Önümüzdeki günlerde salgının boyutları, önlemlerdeki eksikliklerin de katkısıyla daha da artacak. O zaman sözünü ettiğim bu konuların önemi çok daha can yakıcı biçimde hissedilmeye başlanacak. Ama vurgulayalım artık iş işten geçmiş bile olabilir. Oysa bu önlemleri uygulamak için harekete geçmek bakımından diğer ülkelerin salgında içine düşmüş oldukları acz durumu örnek olmalıydı. 

Salgın sürecinde yurt dışından gelen vatandaşların izolasyonu için mekana ihtiyaç olacak. İlgili ilaç ve tıbbi malzemelerin dağıtımının, kullanımının koordine edilmesi gerekecek.

Bu anlamda atıl durumda bulunan bütün otellerin, özel sağlık kurumlarının, ilaç ve tıbbi malzeme üreten bütün işletmelerin kamulaştırılması gerekir. Ancak bu şekilde ihtiyaç ile arz dengesi sağlanabilir, ancak bu şekilde karaborsanın, ürünlerin fahiş fiyatla satışının önüne geçilebilir ve ancak bu şekilde gerekli malzemeler en fazla derecede ihtilaç duyulan noktalara ulaştırılabilir.

Piyasa bu planlamayı ve koordinasyonu sağlayamaz. Kapitalist düzen bu işi beceremez. Bunu yapmadan salgınla mücadele etmek mümkün değil.

Tek elden üretim, dağıtım gerekiyor.
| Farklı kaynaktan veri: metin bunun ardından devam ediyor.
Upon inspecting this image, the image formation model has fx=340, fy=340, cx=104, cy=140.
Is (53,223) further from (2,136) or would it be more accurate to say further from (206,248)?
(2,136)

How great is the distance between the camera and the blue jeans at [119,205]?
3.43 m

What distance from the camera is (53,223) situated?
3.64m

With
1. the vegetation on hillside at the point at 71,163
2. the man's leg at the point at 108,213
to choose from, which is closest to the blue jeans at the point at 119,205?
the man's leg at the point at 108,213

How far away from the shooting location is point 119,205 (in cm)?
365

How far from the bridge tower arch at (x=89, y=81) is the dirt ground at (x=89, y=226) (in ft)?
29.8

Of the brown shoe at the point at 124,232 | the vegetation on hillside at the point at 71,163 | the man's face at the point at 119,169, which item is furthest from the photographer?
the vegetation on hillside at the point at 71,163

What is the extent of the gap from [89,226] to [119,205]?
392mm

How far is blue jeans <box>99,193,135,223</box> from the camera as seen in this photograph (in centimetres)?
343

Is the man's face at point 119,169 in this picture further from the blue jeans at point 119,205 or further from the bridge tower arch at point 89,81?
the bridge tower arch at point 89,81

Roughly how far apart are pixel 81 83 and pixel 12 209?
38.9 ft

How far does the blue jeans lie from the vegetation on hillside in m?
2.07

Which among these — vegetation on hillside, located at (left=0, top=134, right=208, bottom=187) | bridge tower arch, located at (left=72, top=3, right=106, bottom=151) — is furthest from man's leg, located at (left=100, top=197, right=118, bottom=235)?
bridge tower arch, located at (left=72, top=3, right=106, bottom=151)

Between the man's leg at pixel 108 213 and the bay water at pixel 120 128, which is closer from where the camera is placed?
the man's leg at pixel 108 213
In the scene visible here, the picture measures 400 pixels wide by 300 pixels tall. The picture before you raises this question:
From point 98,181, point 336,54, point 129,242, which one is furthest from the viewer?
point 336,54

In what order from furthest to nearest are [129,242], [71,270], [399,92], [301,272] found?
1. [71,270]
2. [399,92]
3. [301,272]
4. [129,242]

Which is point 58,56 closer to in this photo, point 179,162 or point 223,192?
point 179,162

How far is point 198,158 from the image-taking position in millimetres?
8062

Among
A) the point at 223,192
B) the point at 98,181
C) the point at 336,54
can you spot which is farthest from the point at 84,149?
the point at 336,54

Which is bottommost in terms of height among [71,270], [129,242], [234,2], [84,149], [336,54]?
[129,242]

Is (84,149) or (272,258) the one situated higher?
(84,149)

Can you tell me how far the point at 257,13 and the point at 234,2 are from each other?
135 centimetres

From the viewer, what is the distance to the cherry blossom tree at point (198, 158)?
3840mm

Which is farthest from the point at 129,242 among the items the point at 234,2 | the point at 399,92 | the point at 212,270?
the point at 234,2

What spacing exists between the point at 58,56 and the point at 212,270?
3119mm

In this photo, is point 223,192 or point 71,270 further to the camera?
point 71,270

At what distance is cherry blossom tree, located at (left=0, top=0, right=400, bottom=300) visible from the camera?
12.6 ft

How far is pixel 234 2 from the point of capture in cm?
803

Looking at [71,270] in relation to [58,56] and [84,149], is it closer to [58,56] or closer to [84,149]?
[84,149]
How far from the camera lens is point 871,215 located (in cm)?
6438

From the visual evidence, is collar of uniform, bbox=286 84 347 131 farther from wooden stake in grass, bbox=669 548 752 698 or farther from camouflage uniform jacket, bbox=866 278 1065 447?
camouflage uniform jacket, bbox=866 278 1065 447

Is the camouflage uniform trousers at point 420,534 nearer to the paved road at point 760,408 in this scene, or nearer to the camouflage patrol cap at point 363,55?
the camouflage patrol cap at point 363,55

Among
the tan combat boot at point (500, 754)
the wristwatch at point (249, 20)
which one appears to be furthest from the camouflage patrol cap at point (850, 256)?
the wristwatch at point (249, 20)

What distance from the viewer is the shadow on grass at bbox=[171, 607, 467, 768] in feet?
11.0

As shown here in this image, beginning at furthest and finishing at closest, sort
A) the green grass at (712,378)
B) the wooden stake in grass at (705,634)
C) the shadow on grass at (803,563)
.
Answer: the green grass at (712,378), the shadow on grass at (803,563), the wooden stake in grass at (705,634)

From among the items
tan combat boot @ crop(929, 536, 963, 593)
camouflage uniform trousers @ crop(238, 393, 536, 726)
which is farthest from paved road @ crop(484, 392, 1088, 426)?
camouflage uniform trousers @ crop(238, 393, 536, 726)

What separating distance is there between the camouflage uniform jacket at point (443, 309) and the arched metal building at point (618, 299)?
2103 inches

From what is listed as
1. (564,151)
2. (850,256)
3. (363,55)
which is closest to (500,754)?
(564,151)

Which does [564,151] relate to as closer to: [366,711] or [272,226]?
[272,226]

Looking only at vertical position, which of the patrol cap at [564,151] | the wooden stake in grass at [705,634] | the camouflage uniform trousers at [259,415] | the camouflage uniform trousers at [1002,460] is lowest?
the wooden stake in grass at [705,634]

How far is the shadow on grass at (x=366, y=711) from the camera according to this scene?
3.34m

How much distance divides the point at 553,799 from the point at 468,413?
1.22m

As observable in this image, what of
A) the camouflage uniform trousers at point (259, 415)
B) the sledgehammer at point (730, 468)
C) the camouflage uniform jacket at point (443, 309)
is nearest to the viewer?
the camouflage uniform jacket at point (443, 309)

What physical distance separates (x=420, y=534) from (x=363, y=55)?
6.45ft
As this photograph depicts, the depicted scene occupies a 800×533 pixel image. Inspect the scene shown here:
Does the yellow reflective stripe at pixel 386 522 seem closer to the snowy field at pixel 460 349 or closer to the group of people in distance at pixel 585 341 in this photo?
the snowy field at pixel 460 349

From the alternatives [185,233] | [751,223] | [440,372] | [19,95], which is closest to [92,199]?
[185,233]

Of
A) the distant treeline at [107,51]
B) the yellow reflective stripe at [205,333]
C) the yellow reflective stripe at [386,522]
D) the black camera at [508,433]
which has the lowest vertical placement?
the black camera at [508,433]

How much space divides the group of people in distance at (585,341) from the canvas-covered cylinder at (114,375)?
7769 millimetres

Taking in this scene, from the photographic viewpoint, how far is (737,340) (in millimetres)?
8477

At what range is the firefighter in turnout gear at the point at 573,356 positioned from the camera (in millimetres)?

Bunu yapabilecek tek yapı devlettir. O nedenle sözü geçen bütün sektörlerde acil kamulaştırma gerekir. Üstelik hiç bedeli ödensin falan gibi argümanların devreye sokulmasına izin vermeden.

İkinci sorun ise sosyal izolasyon denilen önlemin bir türlü uygulanamaması. Bunun nedeni ise üretimin halen devam ediyor olması.

Emekçi işine gidecekse nasıl sokağa çıkmayıp, evinde kalacak? Geçim derdindeki pazarcı nasıl tezgahını kapatacak?

Dolayısıyla sözü edilen kamulaştırmanın bütün sektörlere uzanması gerekir. Aksi taktirde sokağa çıkma yasağıyla birlikte çok yaygın ücretsiz izne ayırmalar, işten çıkarmalar başlayacak. Devlet emekçilerin ücretini ödeme sorumluluğunu bir şekilde yerine getirmeli. Bu kapsamda patronların emek sömürüsü üzerinden biriktirdikleri servete el konulması da gerekir.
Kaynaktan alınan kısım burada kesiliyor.